In 1999, there was one staff member. Today, there are five full time staff members (director, deputy director, Aspergers Initiative Coordinator, counselor, and two graduate assistants) and 190 students. Rogers says that the program works with people who have all types of diagnoses, including physical health ailments (deafness, blindness), mental health disorders, epilepsy, carpal tunnel and Post Traumatic Stress Disorder (PTSD), but students with learning differences make up the majority of students serviced. The program works closely with the counseling center, especially with students who have mental health disorders.

A student is not able to get accommodations for testing anxiety alone, but if they have an anxiety disorder, then they are generally able to make use of the LD office. Students with PTSD are able to make use of LD office, because it falls under the anxiety disorder umbrella.

Up to 15 percent of schoolchildren have learning disabilities to some extent. According to the National Center for Learning Disabilities, Learning Disabilities “are neurological disorders that can make it difficult to acquire certain academic and social skills.” Common types of learning differences include: Attention Deficit/ Hyperactive Disorder, where a student has trouble with concentration, organization and impulsiveness; Dyslexia, where a student has trouble with letters and words mixing up; and Sensory Processing Disorders, where students have difficulty processing information, such as seeing, hearing, or feeling.

Though students with learning differences struggled with academics, they meet the same admission criteria as other students who apply to Mercyhurst University. Unlike in high school, where the students might have special assignments or breaks, they take the same classes and do all the same work as their classmates, since colleges are not obligated to modify essential elements of a course (curriculum) for students with disabilities. However, the program is able to provide other accommodations, such as: note takers, alternative testing sites, weekly meetings with staff, and use of Kurzweil, a program which reads to students.

Once admitted, learning differences program students go into either Level One or Level Two.

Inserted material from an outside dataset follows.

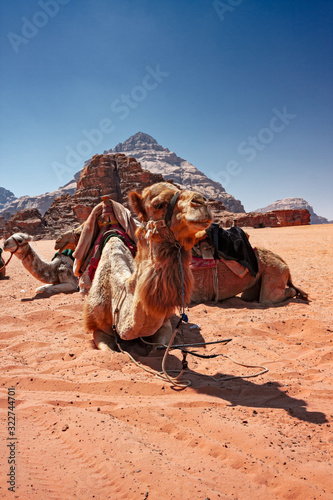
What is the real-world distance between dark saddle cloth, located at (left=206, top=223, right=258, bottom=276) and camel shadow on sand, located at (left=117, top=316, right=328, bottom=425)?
266cm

Level Two students are able to request disability services from the government. The LD program also asks the students to sign a waiver for the Family Educational Rights and Privacy Act (FERPA), which allows the program to talk to their parents, even though they are over the age of 18, and to access their past educational records. The Mercyhurst Learning Differences Program is one of the few offices that has contact between students and their parents. Diane Rogers says that it is “challenging, balancing what the students want and parents want and what the faculty want and the faculty feel is appropriate.”

In order to enter the program, a student must be a high school student entering college, an adult student, have a learning disability diagnosis, and apply to the program. Rogers and her staff have 80 to 100 interviews each year with prospective students and their families.

Rogers job also entails grant writing to get funding for the program. In order to do this, she uses her extensive knowledge of the Americans With Disabilities Act (ADA) and Section 504. ADA says that it is illegal to discriminate against someone based on disability, while Section 504 prevents discrimination based on disability and says that students with disabilities must have equal access to education.

Rogers says that the most rewarding part of her job is “watching people graduate and get jobs.” And that is what the Learning Differences Program is all about. Giving the students tools to be successful in school and in life.